With all of my exciting plans for Christmas and New Year’s taking a back seat to my second head/chest cold of the season — or, as the Queen’s own was described, my heavy cold — I’ve had some rare down time to do a little thinking about life, the universe and everything. Thinking really takes time, quality time, time which isn’t time-shared with anything more distracting than swimming laps.
I tend not to write about stuff until I’ve had a chance to let new ideas soak in and/or seen how older ideas have stood the test of time and are worthy reprising or refactoring. But one idea that’s been screaming for a post is the notion that the very methodology I developed for strategic HRM and HR delivery systems planning with a focus on improving organization outcomes is a perfectly good methodology for thinking about how to improve the outcomes of your life. Or perhaps my personal life planning approach came first and just morphed into an important part of my professional repertoire.
But whether chicken or egg, what’s important is that we approach all of life with an outcomes-based mindset, one which allows for serendipity, for mazel, but which doesn’t rely on it.
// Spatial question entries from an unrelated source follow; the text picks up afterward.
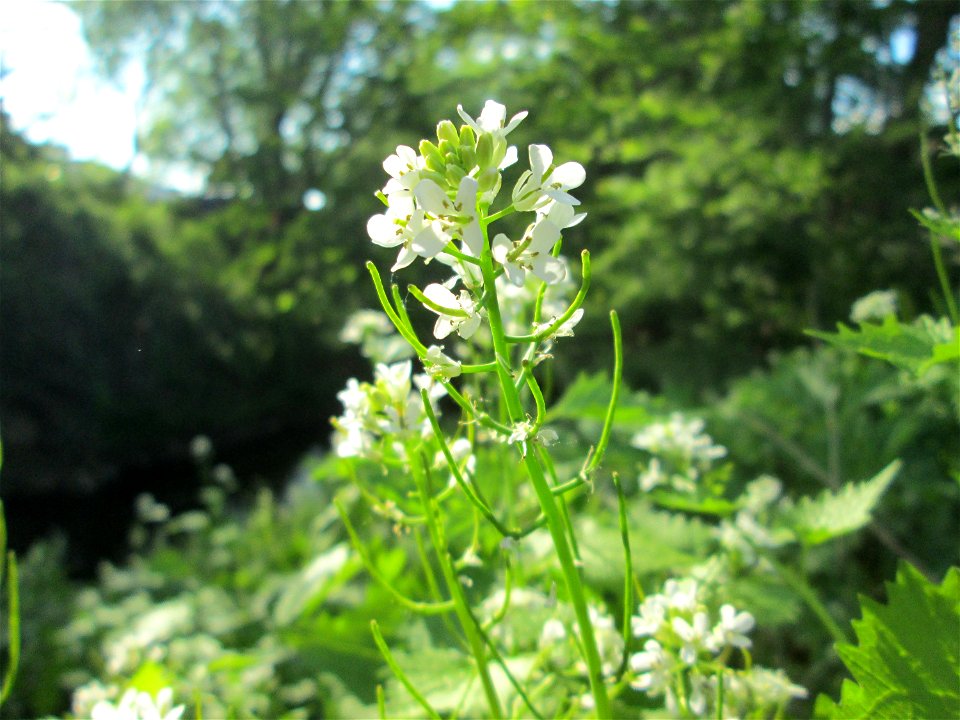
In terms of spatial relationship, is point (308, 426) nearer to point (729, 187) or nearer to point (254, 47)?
point (254, 47)

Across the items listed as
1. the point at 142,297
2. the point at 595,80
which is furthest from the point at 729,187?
the point at 142,297

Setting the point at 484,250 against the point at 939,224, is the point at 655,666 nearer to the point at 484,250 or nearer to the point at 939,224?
the point at 484,250

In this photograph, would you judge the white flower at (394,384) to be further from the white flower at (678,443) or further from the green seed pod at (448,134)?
the white flower at (678,443)

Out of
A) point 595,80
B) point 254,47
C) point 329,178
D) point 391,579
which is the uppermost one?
point 254,47

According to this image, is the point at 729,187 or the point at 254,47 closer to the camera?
the point at 729,187

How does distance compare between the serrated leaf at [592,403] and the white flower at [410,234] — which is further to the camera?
the serrated leaf at [592,403]

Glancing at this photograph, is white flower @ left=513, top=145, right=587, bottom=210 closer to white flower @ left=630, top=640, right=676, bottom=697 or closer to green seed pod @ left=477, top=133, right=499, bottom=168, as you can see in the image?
green seed pod @ left=477, top=133, right=499, bottom=168

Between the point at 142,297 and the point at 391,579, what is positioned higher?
the point at 142,297

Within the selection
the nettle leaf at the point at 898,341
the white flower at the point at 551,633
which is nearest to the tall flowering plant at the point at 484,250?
the white flower at the point at 551,633
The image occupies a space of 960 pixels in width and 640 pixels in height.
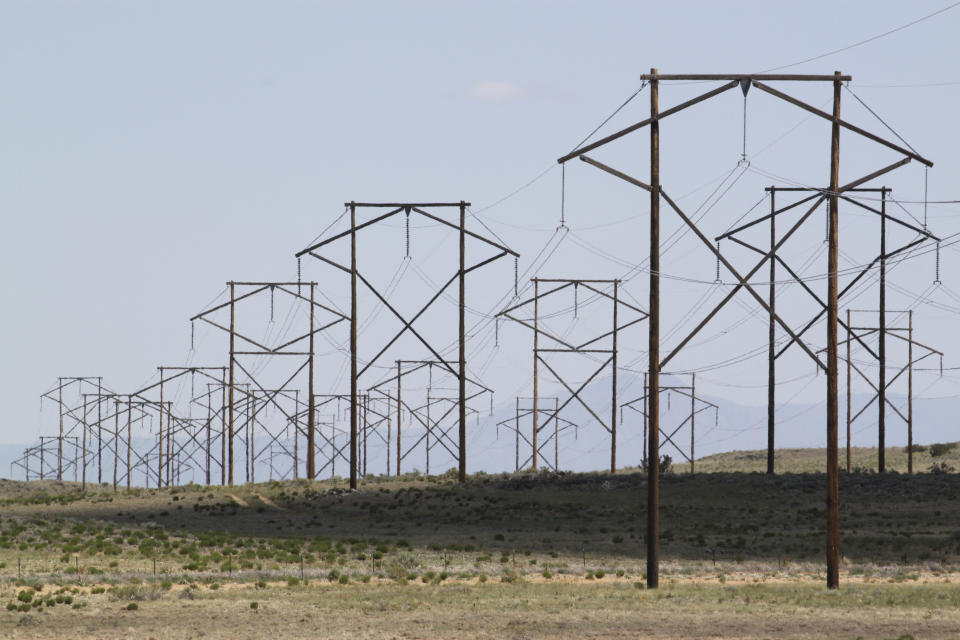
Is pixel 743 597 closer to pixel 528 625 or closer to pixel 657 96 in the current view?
pixel 528 625

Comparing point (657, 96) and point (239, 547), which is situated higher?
point (657, 96)

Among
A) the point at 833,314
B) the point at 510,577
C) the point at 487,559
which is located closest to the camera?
the point at 833,314

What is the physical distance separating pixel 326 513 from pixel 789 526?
2258cm

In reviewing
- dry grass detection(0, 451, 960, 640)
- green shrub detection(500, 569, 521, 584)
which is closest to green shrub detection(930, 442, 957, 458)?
dry grass detection(0, 451, 960, 640)

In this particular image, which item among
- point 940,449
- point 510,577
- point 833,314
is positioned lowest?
point 510,577

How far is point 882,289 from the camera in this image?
73875 millimetres

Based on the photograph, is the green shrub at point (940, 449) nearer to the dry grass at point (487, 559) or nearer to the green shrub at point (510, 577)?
the dry grass at point (487, 559)

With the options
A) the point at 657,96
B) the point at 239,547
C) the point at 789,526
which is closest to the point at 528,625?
the point at 657,96

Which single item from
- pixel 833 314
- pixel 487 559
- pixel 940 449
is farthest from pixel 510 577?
pixel 940 449

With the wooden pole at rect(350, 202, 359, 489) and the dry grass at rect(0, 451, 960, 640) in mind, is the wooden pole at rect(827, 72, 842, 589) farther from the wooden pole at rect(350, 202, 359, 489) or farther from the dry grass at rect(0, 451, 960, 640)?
the wooden pole at rect(350, 202, 359, 489)

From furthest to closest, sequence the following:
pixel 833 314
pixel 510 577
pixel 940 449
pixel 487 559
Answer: pixel 940 449 → pixel 487 559 → pixel 510 577 → pixel 833 314

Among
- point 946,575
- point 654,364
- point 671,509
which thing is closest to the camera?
point 654,364

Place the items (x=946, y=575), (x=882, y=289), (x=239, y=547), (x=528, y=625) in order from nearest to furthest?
(x=528, y=625) → (x=946, y=575) → (x=239, y=547) → (x=882, y=289)

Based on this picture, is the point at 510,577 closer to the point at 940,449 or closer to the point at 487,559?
the point at 487,559
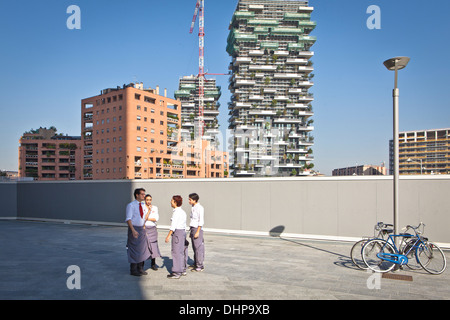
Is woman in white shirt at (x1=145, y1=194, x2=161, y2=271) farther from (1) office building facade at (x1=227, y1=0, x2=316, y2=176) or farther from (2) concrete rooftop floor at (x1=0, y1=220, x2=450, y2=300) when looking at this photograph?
(1) office building facade at (x1=227, y1=0, x2=316, y2=176)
If you’re interested in thinking strategically at every stage of life about how best to achieve your major goals, here are some of the key questions to ask yourself:
- What am I trying to accomplish? What are the outcomes I want to achieve?
- How am I doing toward those goals? What specific actions am I taking in order to achieve those outcomes?
- What are the barriers, if any, toward achieving those goals? What (and who!) stands in the path between me and the outcomes I desire and how such each of these impede my progress?
- What could I do, what resources could I draw on, and/or what help could I get to remove those barriers and move toward my goals? And when those barriers are people, how can I either change their behavior to be at least a neutral influence on achieving my outcomes or remove them entirely from my life (but of course without doing them any serious harm)?
- What would help me achieve my own goals more fully, more quickly, with fewer resources, and/or with less pain and suffering? Are there better ways to achieve my desired outcomes? How might I enlarge the solution space (aka think outside the box) in order to find better tactics?
Do you think this way naturally about every aspect of your life? Few people, including me, do so, but it is possible to train our brains to be analytical, to think critically, and to reflect carefully on how to get from where we are to where we want to be. Of one thing you can be sure: without exception, if you don’t know where you’re going, if you haven’t set goals quite firmly, then you sure as hell won’t know when you’ve achieved them and, even worse, you may waste your life wandering around without having accomplished anything. Even worse would be to have very clear goals which you never achieve, in spite of working your little heart out, because you haven’t got a clue on how to get from here to there.